WHAT IS NEEDED:
Transcribe, with complete accuracy, all of the entries below except for the pictures.

Source data:

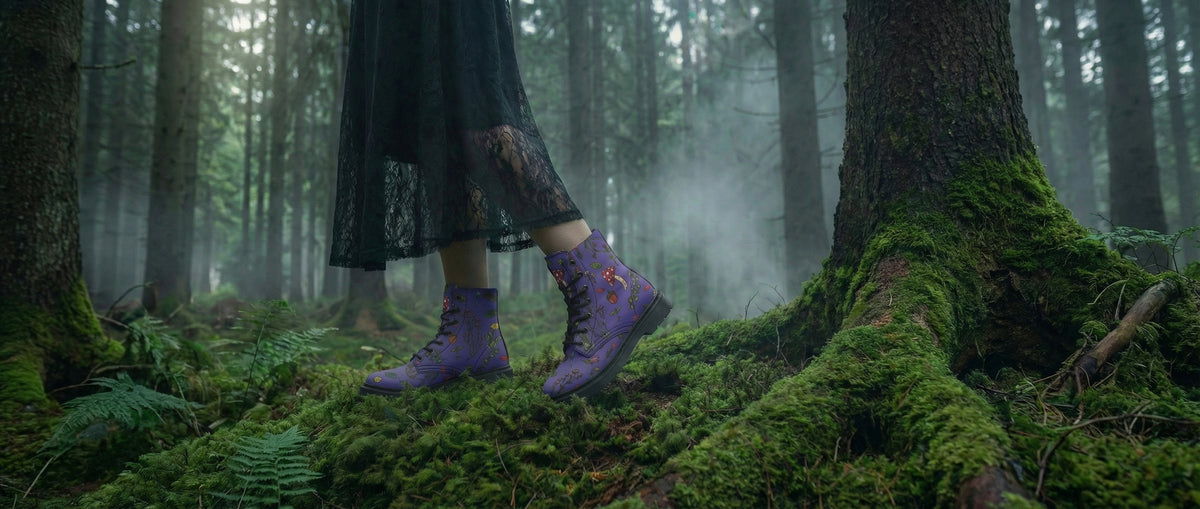 Purple Herbology Boots from Botanical Boots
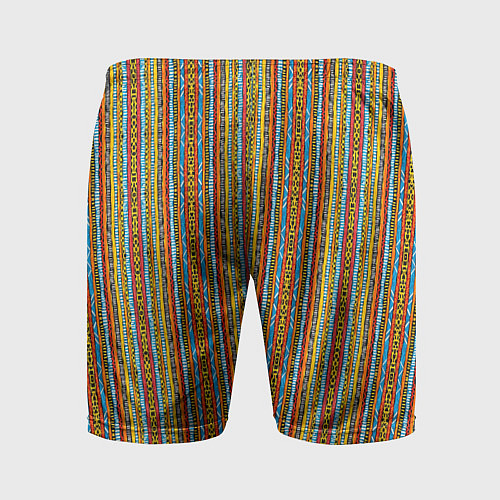 Мужские спортивные шорты Полосы в африканском стиле / 3D-принт – фото 2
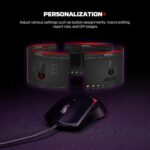 Fantech Crypto 2 Wired RGB Gaming Mouse 8000 DPI, 6 Programmable Buttons, Ergonomic Anti-Slip Design, Durable Huano Switches for PC Laptop - Image 10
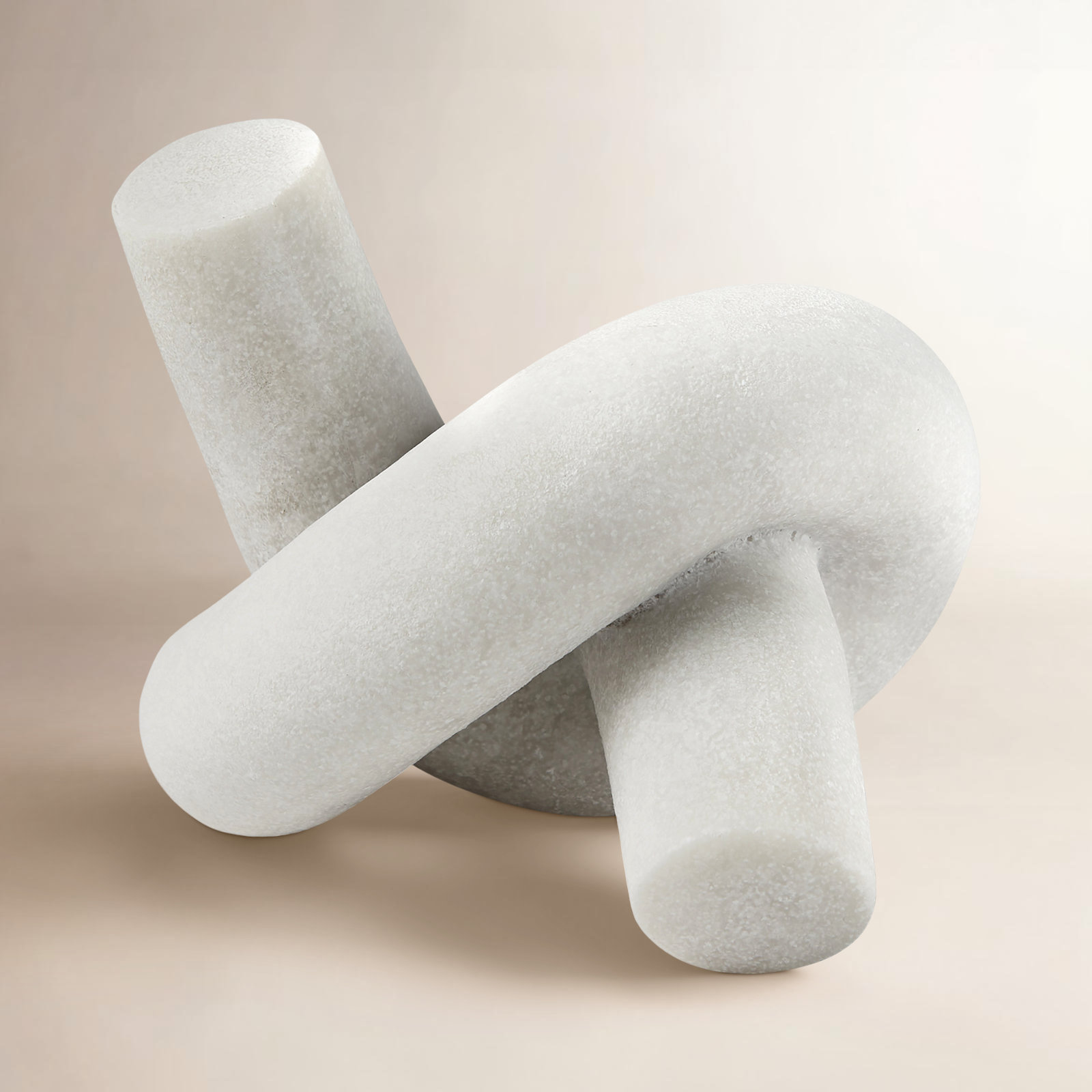 Artiana Sculpture, 9" H x 7" W x 6" D, White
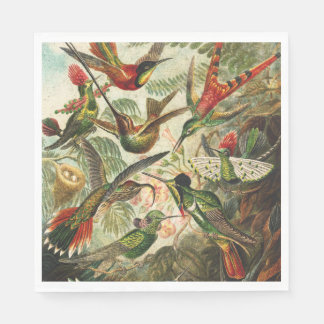 Serviette En Papier Serviettes de colibri ou découpage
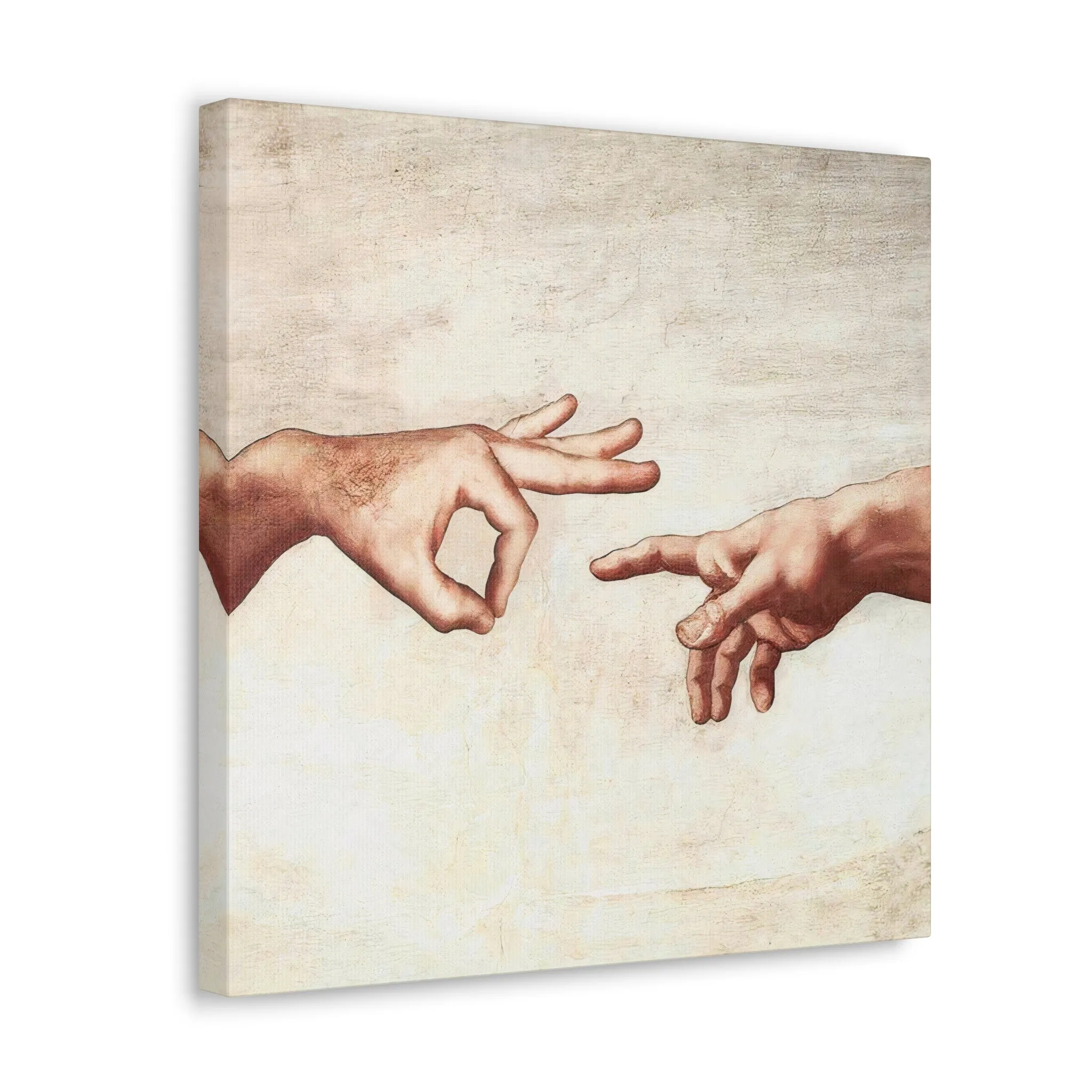 Michelangelo The Creation of Adam Parody Canvas Gallery Wraps - Image 3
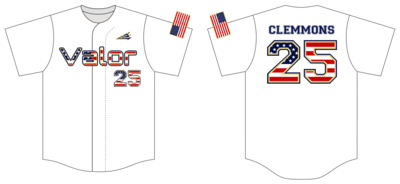 Valor Baseball Custom Nanodri Baseball Jersey #J9E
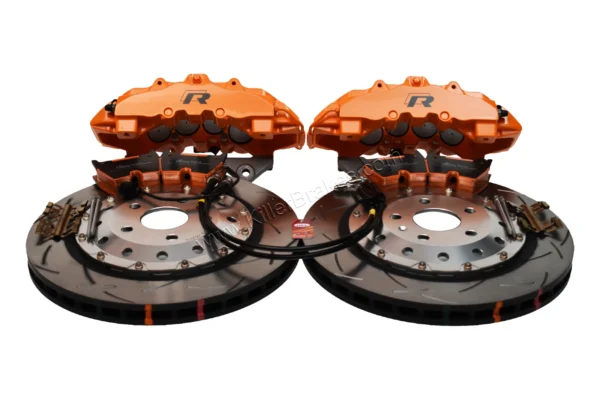 Audi RS Big Brake Upgrade Brembo 8Pot Calipers DBA 370x32mm 52842SLVS Brake discs Orange Lamborghini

YOUR SOLUTION:
 Purple Herbology Boots from Botanical Boots
 Мужские спортивные шорты Полосы в африканском стиле / 3D-принт – фото 2
 Fantech Crypto 2 Wired RGB Gaming Mouse 8000 DPI, 6 Programmable Buttons, Ergonomic Anti-Slip Design, Durable Huano Switches for PC Laptop - Image 10
 Artiana Sculpture, 9" H x 7" W x 6" D, White
 Serviette En Papier Serviettes de colibri ou découpage
 Michelangelo The Creation of Adam Parody Canvas Gallery Wraps - Image 3
 Valor Baseball Custom Nanodri Baseball Jersey #J9E
 Audi RS Big Brake Upgrade Brembo 8Pot Calipers DBA 370x32mm 52842SLVS Brake discs Orange Lamborghini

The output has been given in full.